**Work to complete**
Tally the lines in the rows below that contain the string "height", matching case exactly. Reply with the number only.

**Task material**

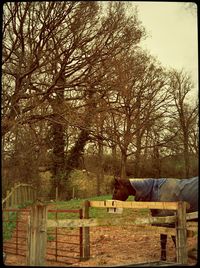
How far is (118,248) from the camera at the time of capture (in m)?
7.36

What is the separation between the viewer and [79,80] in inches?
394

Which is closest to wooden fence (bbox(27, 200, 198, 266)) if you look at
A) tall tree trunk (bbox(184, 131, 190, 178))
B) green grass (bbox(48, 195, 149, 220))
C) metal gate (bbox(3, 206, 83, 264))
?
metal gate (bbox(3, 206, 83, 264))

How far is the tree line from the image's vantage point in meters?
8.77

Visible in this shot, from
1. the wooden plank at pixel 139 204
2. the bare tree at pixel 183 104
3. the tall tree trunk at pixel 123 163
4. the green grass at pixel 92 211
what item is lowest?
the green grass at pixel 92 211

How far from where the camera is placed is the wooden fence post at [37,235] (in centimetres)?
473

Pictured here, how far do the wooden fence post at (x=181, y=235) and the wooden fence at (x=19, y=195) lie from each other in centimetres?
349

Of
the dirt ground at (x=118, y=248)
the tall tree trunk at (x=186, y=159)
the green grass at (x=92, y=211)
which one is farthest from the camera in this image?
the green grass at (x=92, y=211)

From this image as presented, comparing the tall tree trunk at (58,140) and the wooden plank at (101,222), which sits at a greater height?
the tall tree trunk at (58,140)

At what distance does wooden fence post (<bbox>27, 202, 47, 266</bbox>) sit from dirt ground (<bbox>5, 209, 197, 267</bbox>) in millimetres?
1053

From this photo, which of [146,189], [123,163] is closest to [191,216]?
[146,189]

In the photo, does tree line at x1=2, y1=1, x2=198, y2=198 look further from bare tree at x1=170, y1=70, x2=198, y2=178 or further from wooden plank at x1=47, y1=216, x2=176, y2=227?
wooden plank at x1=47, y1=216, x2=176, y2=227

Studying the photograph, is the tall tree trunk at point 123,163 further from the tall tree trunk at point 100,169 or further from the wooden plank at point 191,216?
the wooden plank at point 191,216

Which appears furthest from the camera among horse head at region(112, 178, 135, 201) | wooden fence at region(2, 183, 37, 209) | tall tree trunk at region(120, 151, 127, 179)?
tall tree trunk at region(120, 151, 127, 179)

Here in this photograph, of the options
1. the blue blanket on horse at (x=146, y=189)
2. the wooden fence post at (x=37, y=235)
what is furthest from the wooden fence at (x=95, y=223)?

---

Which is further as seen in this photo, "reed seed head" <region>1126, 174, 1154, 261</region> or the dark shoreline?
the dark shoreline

==

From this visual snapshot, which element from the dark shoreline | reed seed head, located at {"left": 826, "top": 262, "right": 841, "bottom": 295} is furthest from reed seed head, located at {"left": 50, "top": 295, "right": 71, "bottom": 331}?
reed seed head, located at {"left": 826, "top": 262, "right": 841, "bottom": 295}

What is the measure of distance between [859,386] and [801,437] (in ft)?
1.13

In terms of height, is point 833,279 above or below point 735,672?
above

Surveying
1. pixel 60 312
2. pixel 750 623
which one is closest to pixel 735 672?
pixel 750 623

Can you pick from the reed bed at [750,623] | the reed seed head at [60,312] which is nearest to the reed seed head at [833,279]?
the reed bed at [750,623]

**Solution**
2